■ **Data extract**
-- Start --
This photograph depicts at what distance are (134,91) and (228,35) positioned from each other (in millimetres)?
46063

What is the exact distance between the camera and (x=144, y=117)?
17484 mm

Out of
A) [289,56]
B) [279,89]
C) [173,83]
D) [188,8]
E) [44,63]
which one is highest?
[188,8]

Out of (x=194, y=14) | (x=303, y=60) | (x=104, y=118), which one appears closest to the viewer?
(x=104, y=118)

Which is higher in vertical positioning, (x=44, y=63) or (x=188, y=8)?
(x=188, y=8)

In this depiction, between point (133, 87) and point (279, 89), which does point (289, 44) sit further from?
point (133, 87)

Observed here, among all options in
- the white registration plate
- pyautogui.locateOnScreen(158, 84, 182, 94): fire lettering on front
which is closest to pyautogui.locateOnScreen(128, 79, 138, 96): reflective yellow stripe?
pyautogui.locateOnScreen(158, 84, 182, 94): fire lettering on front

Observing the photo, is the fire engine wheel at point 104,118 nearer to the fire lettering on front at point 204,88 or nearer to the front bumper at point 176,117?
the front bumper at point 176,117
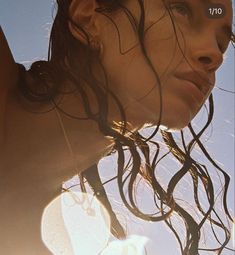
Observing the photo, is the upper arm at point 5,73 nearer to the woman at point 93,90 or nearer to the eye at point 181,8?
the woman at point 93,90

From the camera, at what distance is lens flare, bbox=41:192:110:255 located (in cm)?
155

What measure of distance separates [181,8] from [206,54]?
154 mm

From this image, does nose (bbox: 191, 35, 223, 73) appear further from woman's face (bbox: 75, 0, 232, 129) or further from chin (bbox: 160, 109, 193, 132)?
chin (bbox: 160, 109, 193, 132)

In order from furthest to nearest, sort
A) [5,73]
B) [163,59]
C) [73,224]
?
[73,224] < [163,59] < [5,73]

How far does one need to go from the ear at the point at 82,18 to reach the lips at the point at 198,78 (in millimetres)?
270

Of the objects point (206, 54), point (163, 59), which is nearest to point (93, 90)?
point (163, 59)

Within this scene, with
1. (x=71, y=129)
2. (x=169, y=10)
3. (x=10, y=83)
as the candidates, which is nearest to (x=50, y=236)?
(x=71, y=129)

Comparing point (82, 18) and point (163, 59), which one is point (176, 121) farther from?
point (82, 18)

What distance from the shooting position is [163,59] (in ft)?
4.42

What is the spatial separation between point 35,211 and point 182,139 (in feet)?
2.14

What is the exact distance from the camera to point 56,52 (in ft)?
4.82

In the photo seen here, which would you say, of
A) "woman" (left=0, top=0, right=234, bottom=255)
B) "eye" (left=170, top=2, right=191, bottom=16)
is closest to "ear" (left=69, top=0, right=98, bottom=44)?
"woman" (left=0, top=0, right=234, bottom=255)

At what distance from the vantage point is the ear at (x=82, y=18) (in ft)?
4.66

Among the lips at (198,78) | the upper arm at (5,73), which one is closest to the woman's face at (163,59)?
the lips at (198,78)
-- End --
-- Start --
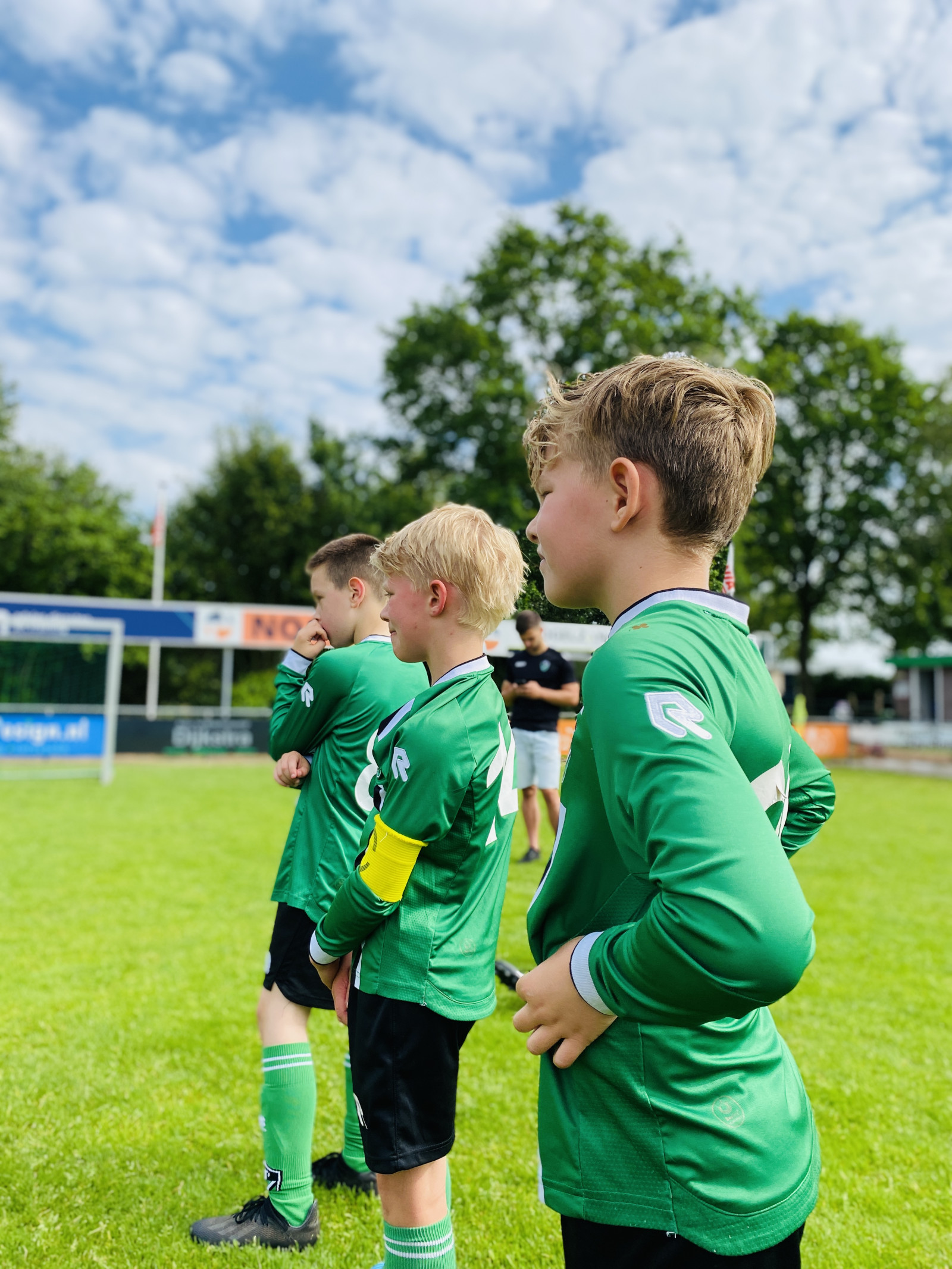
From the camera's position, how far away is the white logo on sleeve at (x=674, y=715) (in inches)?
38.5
-- End --
-- Start --
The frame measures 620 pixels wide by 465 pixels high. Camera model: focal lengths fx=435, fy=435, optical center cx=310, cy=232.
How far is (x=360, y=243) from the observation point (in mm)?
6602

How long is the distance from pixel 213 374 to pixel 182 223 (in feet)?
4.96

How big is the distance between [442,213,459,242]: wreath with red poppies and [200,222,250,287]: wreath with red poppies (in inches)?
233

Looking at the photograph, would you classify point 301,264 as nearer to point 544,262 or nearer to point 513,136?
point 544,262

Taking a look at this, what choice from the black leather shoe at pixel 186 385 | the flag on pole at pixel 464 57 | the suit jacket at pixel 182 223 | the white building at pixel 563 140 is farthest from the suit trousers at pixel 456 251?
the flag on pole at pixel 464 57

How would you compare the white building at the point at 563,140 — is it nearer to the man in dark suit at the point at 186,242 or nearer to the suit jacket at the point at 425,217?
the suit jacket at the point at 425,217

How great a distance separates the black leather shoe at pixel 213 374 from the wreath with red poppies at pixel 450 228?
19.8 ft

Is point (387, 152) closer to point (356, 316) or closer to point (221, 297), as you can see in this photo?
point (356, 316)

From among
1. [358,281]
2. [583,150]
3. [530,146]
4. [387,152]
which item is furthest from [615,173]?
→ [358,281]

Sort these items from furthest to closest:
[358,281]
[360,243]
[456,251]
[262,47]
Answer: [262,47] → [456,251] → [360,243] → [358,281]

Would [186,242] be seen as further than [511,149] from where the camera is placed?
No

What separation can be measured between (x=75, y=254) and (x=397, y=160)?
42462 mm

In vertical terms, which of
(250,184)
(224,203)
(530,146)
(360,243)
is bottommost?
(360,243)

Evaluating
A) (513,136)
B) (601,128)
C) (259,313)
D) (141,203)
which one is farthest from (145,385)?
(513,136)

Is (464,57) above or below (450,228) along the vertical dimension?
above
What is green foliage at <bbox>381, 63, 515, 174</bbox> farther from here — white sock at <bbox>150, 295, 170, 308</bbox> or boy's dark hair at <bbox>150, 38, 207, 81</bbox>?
-- End --
■ **What the task requires**
Render the stretch from the line containing "What separation can" through the line containing "What is green" as a JSON list of strings, one per line, omitting blank lines.

■ **Expected answer**
[
  "What separation can be measured between (x=75, y=254) and (x=397, y=160)?",
  "42462 mm",
  "In vertical terms, which of",
  "(250,184)",
  "(224,203)",
  "(530,146)",
  "(360,243)",
  "is bottommost?",
  "(360,243)",
  "Evaluating",
  "A) (513,136)",
  "B) (601,128)",
  "C) (259,313)",
  "D) (141,203)",
  "which one is farthest from (145,385)?",
  "(513,136)",
  "Is (464,57) above or below (450,228) along the vertical dimension?",
  "above",
  "What is green foliage at <bbox>381, 63, 515, 174</bbox> farther from here — white sock at <bbox>150, 295, 170, 308</bbox> or boy's dark hair at <bbox>150, 38, 207, 81</bbox>?"
]